Los Angeles CA (SPX) Apr 23, 2026

A computer vision system developed at Columbia Engineering can determine how much energy a solar panel will generate over a year – and how much more it could generate if repositioned – using nothing more than a single 360-degree photograph taken from the panel’s location.



Graduate student Jeremy Klotz and professor Shree Nayar, T.C. Chang Professor of Computer Science at Columbia Engineering, developed the technique and tested it on solar-powered bike docking stations across upper Manhattan. At each station, the researchers raised a spherical camera above the panel, snapped a photo, and received an energy forecast on a laptop within seconds. The results showed that many panels across New York City and other urban areas are leaving significant energy untapped simply due to suboptimal orientation. By reorienting some of the panels they surveyed, Klotz and Nayar estimate energy harvest could increase by up to 30% over the course of a year.



“Our research result makes it possible to make important decisions such as where to place solar panels, how to angle them, and what the return on investment of an installation will be in the long run,” Nayar said.
========================================================================
> Short exercise 1
Pick out every line in the entries below that contains the word "rock".

> Input rows
========================================================================
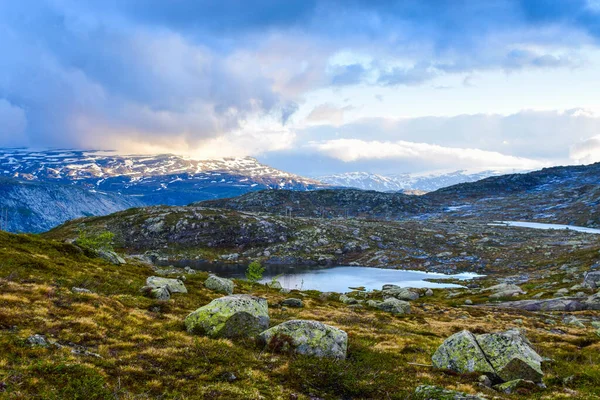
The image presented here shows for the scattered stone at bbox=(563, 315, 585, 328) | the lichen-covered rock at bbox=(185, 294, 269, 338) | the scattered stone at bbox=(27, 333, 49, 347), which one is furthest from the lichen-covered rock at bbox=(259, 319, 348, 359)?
========================================================================
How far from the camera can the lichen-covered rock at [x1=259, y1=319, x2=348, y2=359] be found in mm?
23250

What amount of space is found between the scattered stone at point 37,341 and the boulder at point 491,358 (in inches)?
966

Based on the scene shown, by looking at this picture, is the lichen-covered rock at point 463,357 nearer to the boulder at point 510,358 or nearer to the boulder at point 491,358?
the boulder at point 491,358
========================================================================
> Short exercise 2
Rewrite the solar panel passage, starting with "Los Angeles CA" and going on through "the panel’s location.", with "solar panel" replaced by "photovoltaic panel".

> Right answer 1
The image presented here shows for the scattered stone at bbox=(563, 315, 585, 328) | the lichen-covered rock at bbox=(185, 294, 269, 338) | the scattered stone at bbox=(27, 333, 49, 347), which one is furthest from the lichen-covered rock at bbox=(259, 319, 348, 359)?
How far from the camera can the lichen-covered rock at [x1=259, y1=319, x2=348, y2=359] be found in mm?
Based on the scene shown, by looking at this picture, is the lichen-covered rock at point 463,357 nearer to the boulder at point 510,358 or nearer to the boulder at point 491,358?

> Right answer 2
Los Angeles CA (SPX) Apr 23, 2026

A computer vision system developed at Columbia Engineering can determine how much energy a photovoltaic panel will generate over a year – and how much more it could generate if repositioned – using nothing more than a single 360-degree photograph taken from the panel’s location.